Fourth, compute economics continue to favor GPU-native approaches. The staggered MSA generation, the sequence packing tricks, the decoupled pipeline architecture described in this work represent significant systems engineering knowledge. Startups that understand how to run these workloads efficiently on modern GPU clusters will have meaningful cost advantages over those that treat compute as a black box.
The case studies in the paper are worth reading in full because they illustrate the kinds of biological insights that only emerge from complex prediction. There is a transcription elongation factor from Dictyostelium that has a completely fragmented, low-confidence monomeric prediction (pLDDT of 50.56) but forms a clean, high-confidence domain-swapped homodimer (pLDDT of 86.06).

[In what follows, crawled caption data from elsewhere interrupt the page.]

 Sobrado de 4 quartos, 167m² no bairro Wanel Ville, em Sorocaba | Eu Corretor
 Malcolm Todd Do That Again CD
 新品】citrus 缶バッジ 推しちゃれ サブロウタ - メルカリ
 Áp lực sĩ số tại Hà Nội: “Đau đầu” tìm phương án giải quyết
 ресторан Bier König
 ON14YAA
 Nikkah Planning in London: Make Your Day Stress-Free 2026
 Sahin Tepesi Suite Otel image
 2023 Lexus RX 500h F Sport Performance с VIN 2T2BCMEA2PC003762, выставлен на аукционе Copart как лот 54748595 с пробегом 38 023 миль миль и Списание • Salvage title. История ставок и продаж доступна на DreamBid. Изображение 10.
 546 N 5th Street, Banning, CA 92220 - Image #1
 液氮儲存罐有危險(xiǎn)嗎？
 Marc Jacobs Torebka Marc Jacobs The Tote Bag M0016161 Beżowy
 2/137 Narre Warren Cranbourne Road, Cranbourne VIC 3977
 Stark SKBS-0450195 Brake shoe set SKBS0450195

The fold literally does not exist without the partner chain. There is a membrane protein from a fungal pathogen where the monomeric prediction is mediocre but the dimeric model properly defines the membrane boundaries. There is a Mycoplasma transcriptional regulator where the monomer prediction is garbage (pLDDT of 56) but the dimer rescues it to high confidence (pLDDT of 85). These are not edge cases. For some proteins, monomeric prediction provides an incomplete or actively misleading structural picture. That has real implications for anyone relying on AlphaFold monomer predictions as the ground truth for their analysis.
Where This Goes Next
The team has been explicit that this is not the final state. The full 31M predictions (including the 21M+ homodimers below the high-confidence threshold and the 7.5M+ heterodimers) will be released for bulk download. Better heterodimer confidence calibration is coming. The prediction tools themselves continue to improve: OpenFold3, Boltz-2, and NVIDIA’s own Proteina are all advancing the frontier for complex structure prediction accuracy.
The convergence of GPU-accelerated inference, improved prediction models, and large-scale public databases is creating a new baseline for computational structural biology. For health tech investors, the question is no longer whether accurate protein complex structures will be widely available. They will. The question is who builds the most valuable applications on top of that infrastructure. Drug discovery platforms that can exploit interface-level structural information. Clinical genomics tools that interpret variants in the context of complex formation. Protein engineering companies that design novel interactions using these structures as templates. Biosecurity and pandemic preparedness applications that leverage pathogen-host interaction predictions from WHO priority proteomes.
The AlphaFold Database expansion from monomers to complexes is not just an incremental database update. It is a shift in what kind of structural biology is computationally accessible at population scale. For anyone investing in or building companies at the intersection of AI, structural biology, and therapeutics, ignoring this would be a mistake.